(Data for the task)

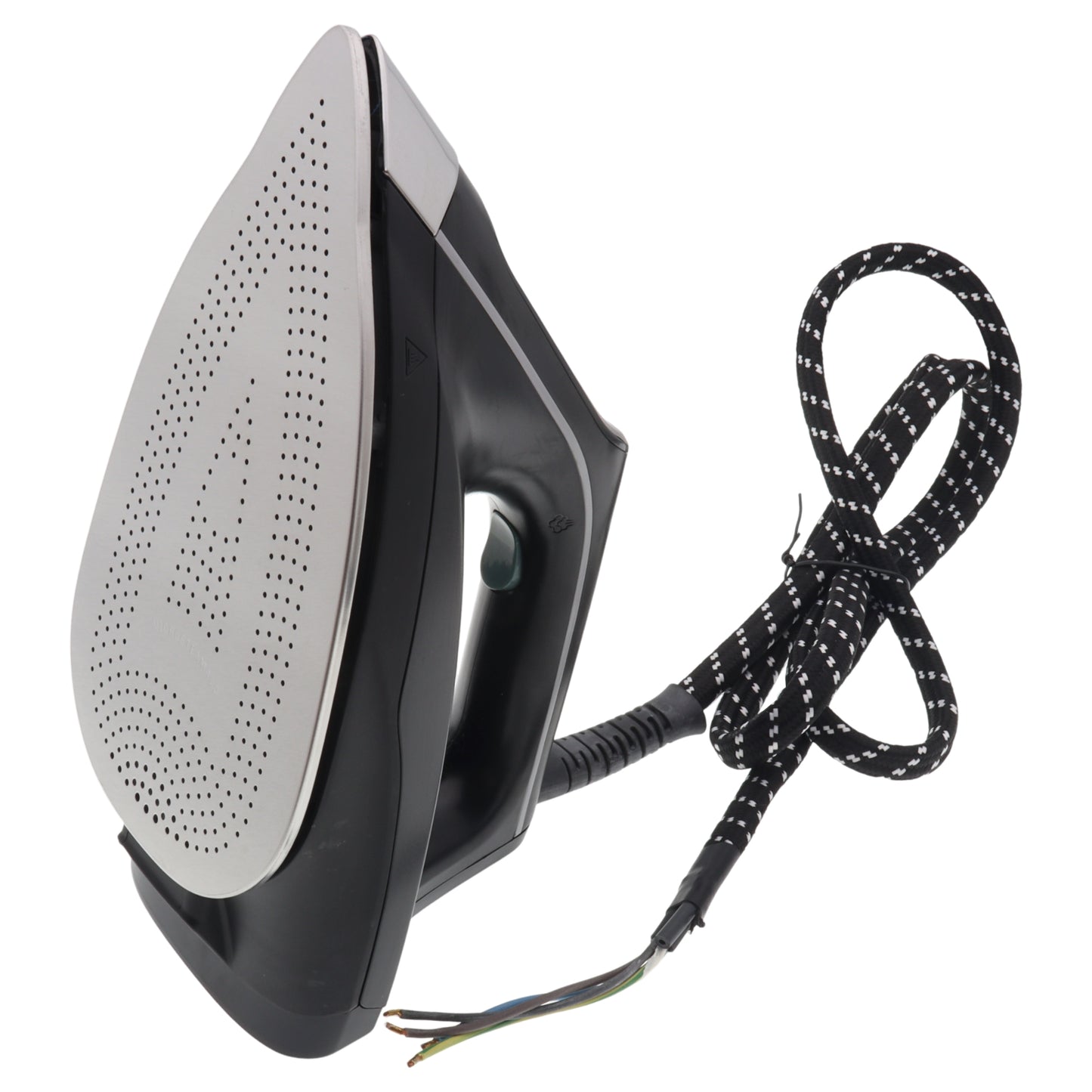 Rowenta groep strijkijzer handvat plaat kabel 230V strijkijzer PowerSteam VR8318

(End Data for the task)
(Data for the task)

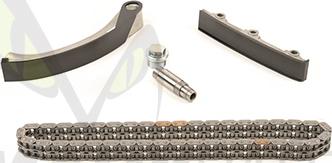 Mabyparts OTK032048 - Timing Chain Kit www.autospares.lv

(End Data for the task)
(Data for the task)

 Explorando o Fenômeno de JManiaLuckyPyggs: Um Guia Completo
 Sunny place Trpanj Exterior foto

(End Data for the task)

[Exercise description]:
Please give back exactly the lines of the listing above that run from the one containing "Explorando o Fenômeno" through the one containing "Sunny place Trpanj Exterior foto", and only those.

[Answer for the task]:
 Explorando o Fenômeno de JManiaLuckyPyggs: Um Guia Completo
 Sunny place Trpanj Exterior foto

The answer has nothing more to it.